**EXERCISE DESCRIPTION**. Write out every one of the rows below word for word, changing nothing.

[Saved entries]
-- begin --

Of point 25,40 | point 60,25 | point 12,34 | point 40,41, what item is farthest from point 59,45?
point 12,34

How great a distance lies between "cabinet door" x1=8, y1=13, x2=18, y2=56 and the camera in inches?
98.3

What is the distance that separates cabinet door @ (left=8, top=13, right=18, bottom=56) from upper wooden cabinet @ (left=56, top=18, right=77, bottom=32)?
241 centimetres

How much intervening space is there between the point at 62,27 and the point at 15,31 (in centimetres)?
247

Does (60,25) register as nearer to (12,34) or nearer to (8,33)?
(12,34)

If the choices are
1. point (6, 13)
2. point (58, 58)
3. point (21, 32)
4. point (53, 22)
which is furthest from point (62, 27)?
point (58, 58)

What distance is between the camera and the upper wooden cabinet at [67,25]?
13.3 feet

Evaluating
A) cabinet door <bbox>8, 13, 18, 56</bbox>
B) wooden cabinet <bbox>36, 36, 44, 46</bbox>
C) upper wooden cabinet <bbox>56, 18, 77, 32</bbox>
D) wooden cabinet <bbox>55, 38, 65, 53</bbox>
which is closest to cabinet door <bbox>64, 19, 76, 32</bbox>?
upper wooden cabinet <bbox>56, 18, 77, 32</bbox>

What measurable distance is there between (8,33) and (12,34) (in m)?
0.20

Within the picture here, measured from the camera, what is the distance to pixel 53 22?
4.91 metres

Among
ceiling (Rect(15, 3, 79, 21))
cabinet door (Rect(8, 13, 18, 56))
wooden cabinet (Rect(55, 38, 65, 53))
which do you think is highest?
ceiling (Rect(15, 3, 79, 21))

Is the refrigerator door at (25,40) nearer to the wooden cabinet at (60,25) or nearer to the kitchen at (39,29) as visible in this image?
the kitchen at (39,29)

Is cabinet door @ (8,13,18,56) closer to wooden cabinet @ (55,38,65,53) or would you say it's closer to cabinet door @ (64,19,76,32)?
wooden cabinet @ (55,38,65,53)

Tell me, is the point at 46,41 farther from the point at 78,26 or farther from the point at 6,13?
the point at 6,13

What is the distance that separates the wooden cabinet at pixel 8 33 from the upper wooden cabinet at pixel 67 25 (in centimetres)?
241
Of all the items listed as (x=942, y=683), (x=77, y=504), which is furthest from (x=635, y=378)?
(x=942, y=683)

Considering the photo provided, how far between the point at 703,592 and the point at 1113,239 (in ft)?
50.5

-- end --

**FULL OUTPUT**.
Of point 25,40 | point 60,25 | point 12,34 | point 40,41, what item is farthest from point 59,45?
point 12,34

How great a distance lies between "cabinet door" x1=8, y1=13, x2=18, y2=56 and the camera in inches?
98.3

What is the distance that separates cabinet door @ (left=8, top=13, right=18, bottom=56) from upper wooden cabinet @ (left=56, top=18, right=77, bottom=32)?
241 centimetres

How much intervening space is there between the point at 62,27 and the point at 15,31 (in centimetres)?
247

Does (60,25) register as nearer to (12,34) or nearer to (8,33)?
(12,34)

If the choices are
1. point (6, 13)
2. point (58, 58)
3. point (21, 32)
4. point (53, 22)
which is furthest from point (62, 27)?
point (58, 58)

What distance is between the camera and the upper wooden cabinet at [67,25]?
13.3 feet

Evaluating
A) cabinet door <bbox>8, 13, 18, 56</bbox>
B) wooden cabinet <bbox>36, 36, 44, 46</bbox>
C) upper wooden cabinet <bbox>56, 18, 77, 32</bbox>
D) wooden cabinet <bbox>55, 38, 65, 53</bbox>
which is closest to cabinet door <bbox>64, 19, 76, 32</bbox>?
upper wooden cabinet <bbox>56, 18, 77, 32</bbox>

What measurable distance is there between (8,33) and (12,34) (in m)?
0.20

Within the picture here, measured from the camera, what is the distance to pixel 53 22?
4.91 metres

Among
ceiling (Rect(15, 3, 79, 21))
cabinet door (Rect(8, 13, 18, 56))
wooden cabinet (Rect(55, 38, 65, 53))
which do you think is highest?
ceiling (Rect(15, 3, 79, 21))

Is the refrigerator door at (25,40) nearer to the wooden cabinet at (60,25) or nearer to the kitchen at (39,29) as visible in this image?
the kitchen at (39,29)

Is cabinet door @ (8,13,18,56) closer to wooden cabinet @ (55,38,65,53) or would you say it's closer to cabinet door @ (64,19,76,32)?
wooden cabinet @ (55,38,65,53)

Tell me, is the point at 46,41 farther from the point at 78,26 or farther from the point at 6,13?
the point at 6,13

What is the distance that separates the wooden cabinet at pixel 8 33 from the upper wooden cabinet at pixel 67 25 (in centimetres)?
241
Of all the items listed as (x=942, y=683), (x=77, y=504), which is furthest from (x=635, y=378)?
(x=942, y=683)

Considering the photo provided, how far between the point at 703,592 and the point at 1113,239 (in ft)?
50.5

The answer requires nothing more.